「……そうだね」

すると、消え入るような声で呟いた彼の一言に、閉じた目を恐る恐る開く。

「同情なんていらない。下手な慰めなんかもいらない」

続けて今度はハッキリとした口調でそう断言してきて、私は小刻みに脈打つ鼓動を抑えながら、視線だけを彼の横顔に向けた。

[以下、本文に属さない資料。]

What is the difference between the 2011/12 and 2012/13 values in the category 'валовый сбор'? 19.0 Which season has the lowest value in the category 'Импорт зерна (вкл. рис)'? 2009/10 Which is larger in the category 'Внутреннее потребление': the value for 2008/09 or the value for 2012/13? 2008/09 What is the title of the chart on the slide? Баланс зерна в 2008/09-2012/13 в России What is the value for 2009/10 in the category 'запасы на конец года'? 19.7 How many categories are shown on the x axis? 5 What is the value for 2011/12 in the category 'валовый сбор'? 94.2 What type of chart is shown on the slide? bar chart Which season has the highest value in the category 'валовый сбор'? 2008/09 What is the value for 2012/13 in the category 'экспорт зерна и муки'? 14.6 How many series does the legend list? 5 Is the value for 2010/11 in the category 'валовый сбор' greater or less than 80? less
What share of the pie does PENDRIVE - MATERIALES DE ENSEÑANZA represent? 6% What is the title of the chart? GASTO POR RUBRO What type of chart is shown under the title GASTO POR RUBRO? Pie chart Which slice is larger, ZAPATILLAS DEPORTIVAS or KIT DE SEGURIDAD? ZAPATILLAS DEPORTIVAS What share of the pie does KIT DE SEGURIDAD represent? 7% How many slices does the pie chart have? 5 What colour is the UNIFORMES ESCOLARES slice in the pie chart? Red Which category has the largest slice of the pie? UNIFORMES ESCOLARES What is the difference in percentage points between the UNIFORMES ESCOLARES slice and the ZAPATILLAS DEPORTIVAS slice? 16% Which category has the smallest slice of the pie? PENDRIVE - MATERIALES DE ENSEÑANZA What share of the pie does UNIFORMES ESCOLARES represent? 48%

「そうやって思うがままの感情をぶつけてくれた方がいい。……君の怒った顔が、何だか嬉しく思えるんだ」

そこまで話すと、不意に相馬君もこちらに目を向けてきて、私達の視線はかちりと合う。

「ねえ、やっぱり僕って調子に乗ってるかな?」

そして、垂れ目がちな目が更に下がり落ちてきて、まるで雨に濡れた子犬ような弱々しい表情を見せてくると、甘い声で囁くようにそう尋ねてきた。

「……っ!し、知らないっ!」

我慢の限界を感じた私は、堪えられず勢い良くその場から身を引く。

霊体であるお陰で遮るものは何もなく、いとも簡単に相馬君から離れる事が出来た私は、まるで今にも湯気立ちそうな程の熱を帯びている顔を見られたくなくて、思いっきり体を背けた。

全く。一見大人しそうに見えるのに、大胆なあの振る舞いは一体何だったのだろうか。

何だか余裕を感じられたし、しかも、妙な色気さえも感じてしまう始末。

もしかして、相馬君って意外に女の子慣れしてたりするの!?

なんて、私は軽い混乱を覚えながら、未だ暴れまくる心臓を何とか鎮めようと深く息を吐いた。